------ Text provided ------

The Mets’ starting rotation is a mixture of homegrown players and acquired talent heading into the 2026 season. They’ve got some young players fresh from the minor leagues either firmly entrenched or knocking on the door in Nolan McLean, Christian Scott, and Jonah Tong. And they have a group of starters they acquired outside the organization, either in free agency (Sean Manaea, Clay Holmes) or by trade (Freddy Peralta).
The one starter sort of stuck in the middle is longtime Met David Peterson. After
an offseason of roster upheaval, Peterson finds himself the longest-tenured Met, having made his debut with the team during the COVID-shortened 2020 season. He has been with the team his entire career, and 2026 is his final season before hitting free agency. A good walk year could set him up for a good payday, but will he be able to be consistently good for a whole season?
Over the course of his career, Peterson has a 4.12 ERA in 622.2 innings pitched. He has 614 strikeouts, a 1.373 WHIP, and a 98 ERA+, and he’s accumulated 6.7 bWAR in his six major league seasons. His ERA+ perfectly explains his career, he’s been an almost exactly average pitcher. Sometimes he’s been a bit better, sometimes he’s been a bit worse. But he’s never had that transcendent season or the absolutely awful season, instead just cruising through every season right around the middle of the pack.

------ Given data ------

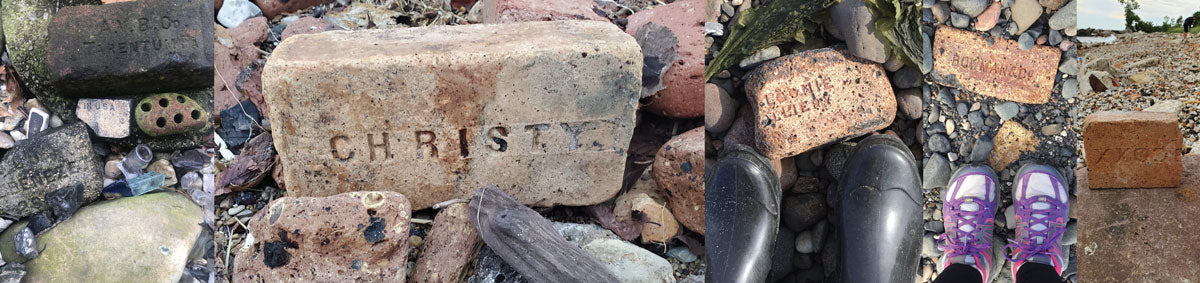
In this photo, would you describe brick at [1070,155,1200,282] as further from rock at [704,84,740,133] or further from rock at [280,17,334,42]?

------

**Task instructions:** Can you revise the text about David Peterson from "Over the course" up to and including "of the pack.", replacing "average" with "ordinary"? You don't need the listing for this.

**Output of the task:**
Over the course of his career, Peterson has a 4.12 ERA in 622.2 innings pitched. He has 614 strikeouts, a 1.373 WHIP, and a 98 ERA+, and he’s accumulated 6.7 bWAR in his six major league seasons. His ERA+ perfectly explains his career, he’s been an almost exactly ordinary pitcher. Sometimes he’s been a bit better, sometimes he’s been a bit worse. But he’s never had that transcendent season or the absolutely awful season, instead just cruising through every season right around the middle of the pack.